Evynnis cardinalis has a robust, strongly compressed body which is deeper than its head. The upper profile of the head is oblique, frequently showing a bulge near the eyes. This species has its dorsal fin supported by 12 spines, the third and fourth spines being elongated and filamentous, and 11 or 12 soft rays, while the anal fin is supported by 3 spines and 9 soft rays. The caudal fin is forked. The number of scale rows between lateral the line and the fourth dorsal-fin spine is typically 6.5, although it is infrequently 5.5. There are no teeth on the vomer. The overall colour of the body in life is red with silver tints and irregular blue spots along the flanks. This species has a maximum published total length of 40 cm although 20 cm is more typical.

==Distribution and habitat==
Evynnis cardinalis is found in the northwest Pacific Ocean where it has been recorded from China, Japan and Korea south to Vietnam and Indonesia. It is mainly found at depths between 30 and 60 m bur can be found as deep as 100 mover a number of different substrates but it is commonest over reefs and rough areas of seabed.

==Biology==
Evynnis cardinalis, as studied in the Beibu Gulf, starts to develop gonads in November with spawning taking place in December to February. The population concentrates in the northern part gulf, close to Hainan, to spawn. In April, spent fish are found mostly in the north-eastern gulf, while the juveniles move into nearshore, shallow waters in the north-eastern gulf. These juveniles reached a mean length of 5 cm by May and in July these migrated southwestwards, becoming numerous throughout the Gulf. By October, the juveniles had largely moved into deeper waters.

==Fisheries and conservation==
Evynnis cardinalis is an important target species for commercial fisheries and in Taiwan wild caught juveniles are raised in mariculture. The species is threatened by overfishing and in some areas, such as the Beibu Gulf there has been a significant decline in the population and the stock appears to have collapsed. The threadfin bream has life history characteristics that make it vulnerable to overfishing, such as longevity and late maturity. It is thought that over three generations (39 years) the population has suffered at least 50% declined, this is based on the rapid declines observed over shorter periods, these are made worse by the life history characteristics of this species mentioned above. The IUCN has, therefore classified E, cardinalis as Endangered.

■ EXCERPTED RECORDS:
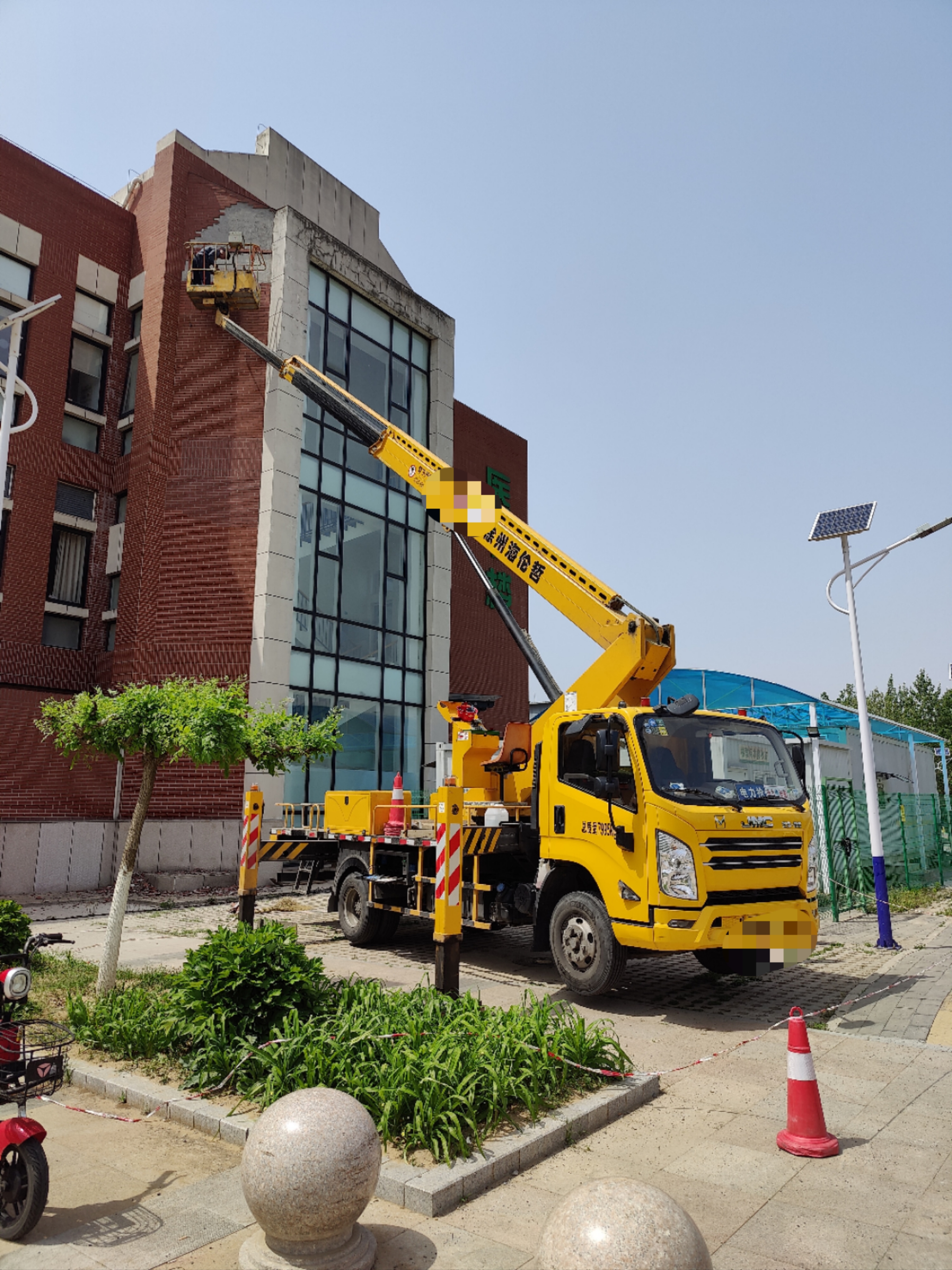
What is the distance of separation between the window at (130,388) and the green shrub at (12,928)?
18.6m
==
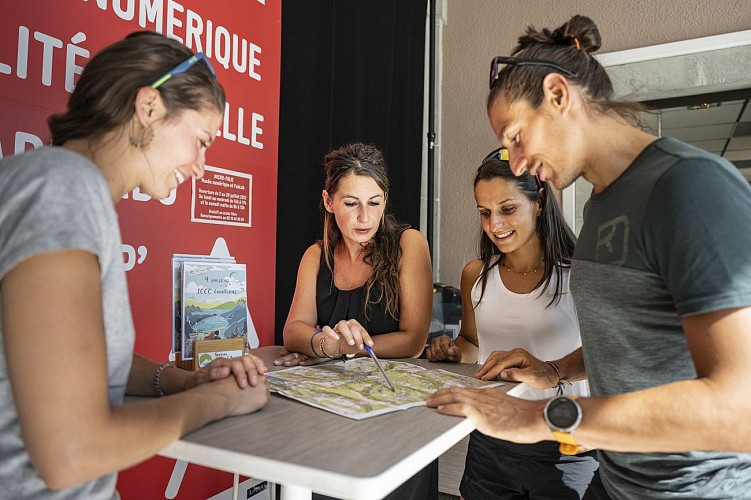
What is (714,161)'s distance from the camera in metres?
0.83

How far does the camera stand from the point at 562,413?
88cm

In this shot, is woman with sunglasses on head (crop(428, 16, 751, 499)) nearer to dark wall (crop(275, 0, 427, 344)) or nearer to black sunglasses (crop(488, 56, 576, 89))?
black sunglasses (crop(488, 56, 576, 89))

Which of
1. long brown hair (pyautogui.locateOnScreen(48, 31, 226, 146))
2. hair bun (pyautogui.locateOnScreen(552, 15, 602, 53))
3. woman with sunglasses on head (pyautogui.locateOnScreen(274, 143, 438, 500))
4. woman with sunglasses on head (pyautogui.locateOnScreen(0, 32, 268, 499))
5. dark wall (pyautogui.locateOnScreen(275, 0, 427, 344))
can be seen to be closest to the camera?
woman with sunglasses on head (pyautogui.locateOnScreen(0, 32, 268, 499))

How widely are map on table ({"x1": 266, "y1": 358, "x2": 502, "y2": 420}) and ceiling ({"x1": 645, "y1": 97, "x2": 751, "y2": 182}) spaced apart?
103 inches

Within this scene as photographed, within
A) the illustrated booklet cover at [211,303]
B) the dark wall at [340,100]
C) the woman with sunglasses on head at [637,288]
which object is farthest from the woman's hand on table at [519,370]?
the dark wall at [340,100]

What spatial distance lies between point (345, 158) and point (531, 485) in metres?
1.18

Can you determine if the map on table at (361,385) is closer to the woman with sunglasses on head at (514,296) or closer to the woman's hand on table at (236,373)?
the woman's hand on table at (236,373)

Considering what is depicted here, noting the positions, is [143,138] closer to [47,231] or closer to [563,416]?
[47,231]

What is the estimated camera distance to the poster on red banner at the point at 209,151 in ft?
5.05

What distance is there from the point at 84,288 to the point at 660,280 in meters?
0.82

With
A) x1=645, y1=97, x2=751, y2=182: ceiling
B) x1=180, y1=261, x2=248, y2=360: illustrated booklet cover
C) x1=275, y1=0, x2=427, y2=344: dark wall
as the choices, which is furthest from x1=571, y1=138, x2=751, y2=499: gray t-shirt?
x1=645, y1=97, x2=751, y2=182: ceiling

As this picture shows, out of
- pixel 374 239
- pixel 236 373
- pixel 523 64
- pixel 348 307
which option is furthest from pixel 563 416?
* * *
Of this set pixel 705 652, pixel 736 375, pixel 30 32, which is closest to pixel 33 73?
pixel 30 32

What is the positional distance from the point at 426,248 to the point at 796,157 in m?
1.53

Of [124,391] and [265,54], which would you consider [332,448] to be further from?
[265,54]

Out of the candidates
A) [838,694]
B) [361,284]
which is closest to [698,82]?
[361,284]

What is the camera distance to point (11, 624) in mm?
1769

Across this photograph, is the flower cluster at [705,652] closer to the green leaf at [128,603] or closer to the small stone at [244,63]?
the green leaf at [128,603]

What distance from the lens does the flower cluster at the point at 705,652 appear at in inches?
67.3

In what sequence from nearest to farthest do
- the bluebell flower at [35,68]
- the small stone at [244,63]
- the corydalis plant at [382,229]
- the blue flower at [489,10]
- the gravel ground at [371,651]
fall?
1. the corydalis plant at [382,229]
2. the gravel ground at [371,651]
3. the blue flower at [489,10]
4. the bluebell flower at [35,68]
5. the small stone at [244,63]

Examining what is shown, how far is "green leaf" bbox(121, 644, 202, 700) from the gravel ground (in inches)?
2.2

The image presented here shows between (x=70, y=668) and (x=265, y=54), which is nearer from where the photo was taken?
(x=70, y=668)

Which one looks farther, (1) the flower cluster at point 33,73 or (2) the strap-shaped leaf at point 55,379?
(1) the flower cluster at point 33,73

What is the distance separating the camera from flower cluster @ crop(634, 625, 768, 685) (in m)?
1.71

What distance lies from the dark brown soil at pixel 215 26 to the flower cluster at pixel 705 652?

■ EXERCISES TO COMPLETE:
[a] In the passage on Evynnis cardinalis, write out everything from "Evynnis cardinalis has" down to "is more typical.", switching "red" to "crimson".
[b] Using the passage on Evynnis cardinalis, mark each statement yes or no, and quote the words that decide it: (i) The caudal fin is forked. (ii) The vomer bears teeth. (iii) In the Beibu Gulf, the species spawns from December to February.
Please answer using only the text.

■ TASK ANSWERS:
[a]
Evynnis cardinalis has a robust, strongly compressed body which is deeper than its head. The upper profile of the head is oblique, frequently showing a bulge near the eyes. This species has its dorsal fin supported by 12 spines, the third and fourth spines being elongated and filamentous, and 11 or 12 soft rays, while the anal fin is supported by 3 spines and 9 soft rays. The caudal fin is forked. The number of scale rows between lateral the line and the fourth dorsal-fin spine is typically 6.5, although it is infrequently 5.5. There are no teeth on the vomer. The overall colour of the body in life is crimson with silver tints and irregular blue spots along the flanks. This species has a maximum published total length of 40 cm although 20 cm is more typical.

[b]
(i) Yes: "The caudal fin is forked."
(ii) No: "There are no teeth on the vomer."
(iii) Yes: "spawning taking place in December to February"